In recent months we’ve seen more aggressive investment in online automotive sales channels than ever before, with multiple OEMs launching new online portals, virtual showrooms and other digital innovations to take their business into the digital sphere.

To understand where the opportunities and challenges lie for dealers and OEMs, we polled 7229 in-market buyers about their attitudes to buying a car online.

When asked what part of the buying process they enjoy the most, the majority (44.76%) of buyers pointed to online research.

Crucially, however, when asked at which point they’d move from online research to talking to a retailer, 36.87% of respondents said they would do so only when they know the exact car they want, suggesting that it is only at this point that many consumers wish to be sold to.

However, that just 5.33% of buyers told us they are happy to buy their next vehicle entirely online at present underlines just how crucial information from third-party websites is, as a supplement to that provided by manufacturer and retailer sites.

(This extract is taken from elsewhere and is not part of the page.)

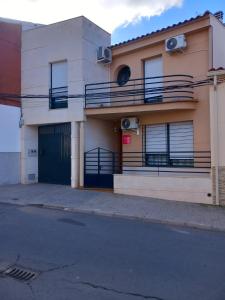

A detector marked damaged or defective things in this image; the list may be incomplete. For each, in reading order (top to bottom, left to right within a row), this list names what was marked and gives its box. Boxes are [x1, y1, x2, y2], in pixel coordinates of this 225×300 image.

cracked pavement [0, 203, 225, 298]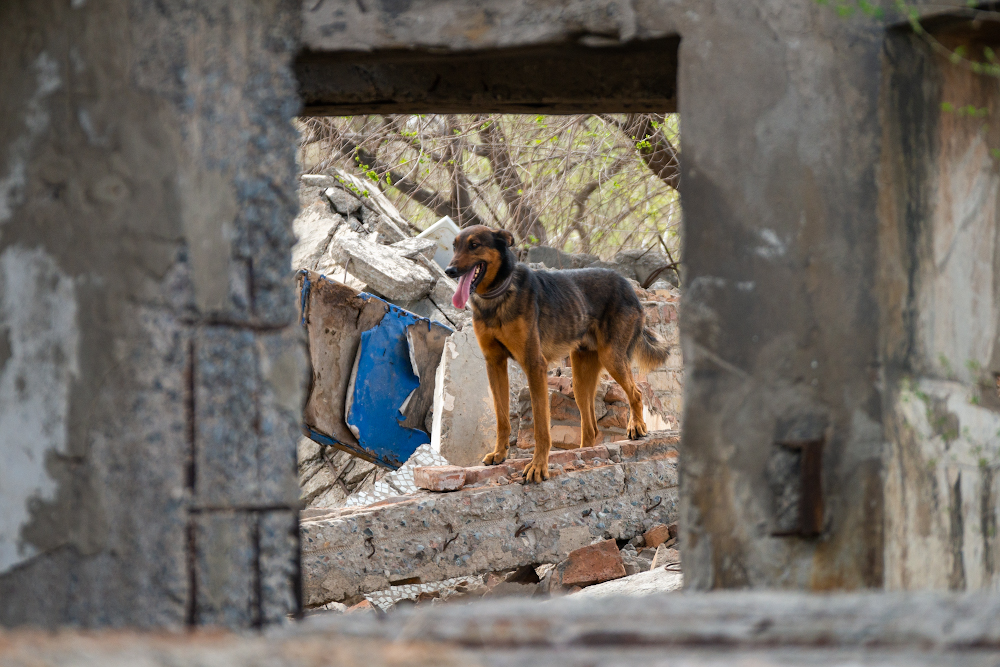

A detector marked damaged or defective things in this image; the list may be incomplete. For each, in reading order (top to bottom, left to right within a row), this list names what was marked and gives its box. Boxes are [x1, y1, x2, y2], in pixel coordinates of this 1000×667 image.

Of those who wouldn’t buy a car online, 36.42% said they want to see cars in person before buying. Some manufacturers and retailers are responding to this already – Skoda’s Live Tour and Groupe PSA’s Virtual Showroom, which give buyers the chance to view vehicles entirely from their home with a bespoke video tour – are good examples, as are the live showround video technologies provided by the likes of CitNOW.

Those polled also said one of the most positive aspects of online buying is the price transparency it offers. When asked for the most positive aspect of buying online, 16.8% said they believe it will save them money – demonstrating the credibility and value of price guarantees like What Car?’s Target Price.

In contrast, one of the biggest hurdles to online buying is the loss of the test drive opportunity. This was the biggest reason for respondents saying that they weren’t going to buy online, with 46.3% saying they needed to test drive their next car before signing on the dotted line. A remote, or to-your-door, test drive process would clearly move more buyers online.

Beyond the possibility of test drives, more than 15% of those polled still believe haggling is harder to do online than in person, while 8.47% said they feel they’ll miss out on stock cars by not visiting a dealer.